The day Hardy had met Sal, over a decade ago, he’d been with Abe Glitsky. Glitsky was half black and half Jewish and every inch of him scary looking – a hatchet face and a glowing scar through his lips, top to bottom. Sal had seen him, raised his voice. ‘Hey, Abe, there’s this black guy and this Jew sitting on the top of this building and they both fall off at the same time. Which one hits the ground first?’

‘I don’t know, Sal,’ Glitsky answered, ‘which one?’

‘Who cares?’

Now Sal was dead and the newspapers had been rife with conjecture: early evidence indicated that someone had been in the room with him when he’d died. A chair knocked over in the kitchen. Angry sounds. Other evidence of struggle.
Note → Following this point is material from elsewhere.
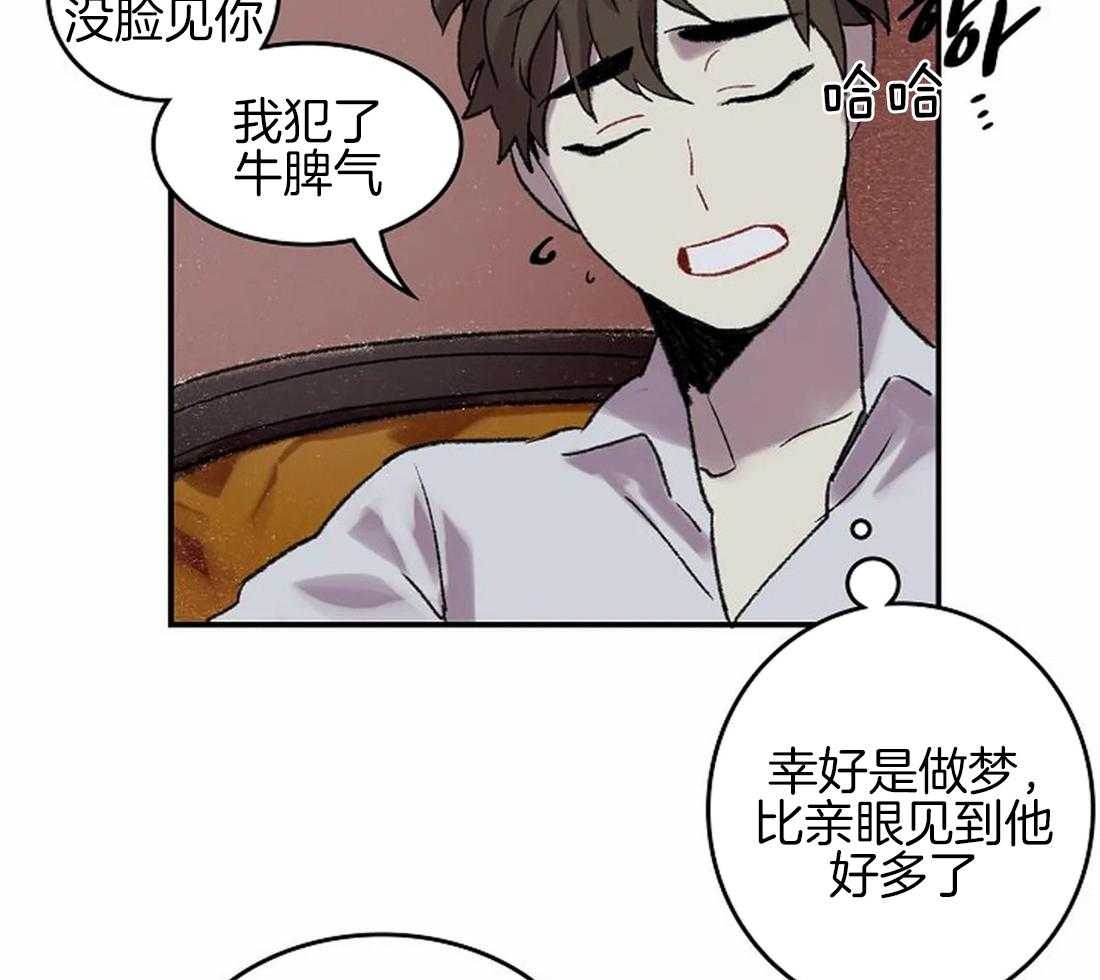 《欢乐的肖像》第50话 是你，想见我（第一季 完） 第27页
The police were calling the death suspicious. Maybe someone had helped Sal die – put him on an early flight.


‘I didn’t know Sal was your father,’ Hardy said. ‘Not until just now.’

‘Yeah, well. I didn’t exactly brag about him.’ Graham took a breath and looked beyond Hardy, out the window. ‘The funeral’s tomorrow.’
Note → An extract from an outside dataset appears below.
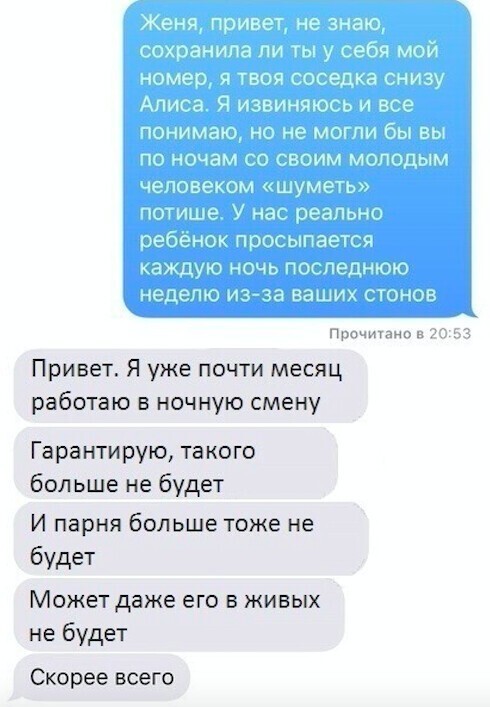 Спалила Переписка с элементом внезапности
(16 фото)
When no more words came, Hardy prompted him. ‘Are you in trouble?’

‘No!’ A little too quickly, too loud. Graham toned it down some. ‘No, I don’t think so. I don’t know why I would be.’

Hardy waited some more.

‘I mean, there’s a lot happening all at once. The estate – although the word estate is a joke. Dad asked me to be his executor although we never got around to drawing up the will, so where does that leave it? Your guess is as good as mine.’

‘You weren’t close, you and your dad?’

Graham took a beat before he answered. ‘Not very.’

Hardy thought the eye contact was a little overdone, but he let it go. He’d see where this all was leading. ‘So you need help with the estate? What kind of help?’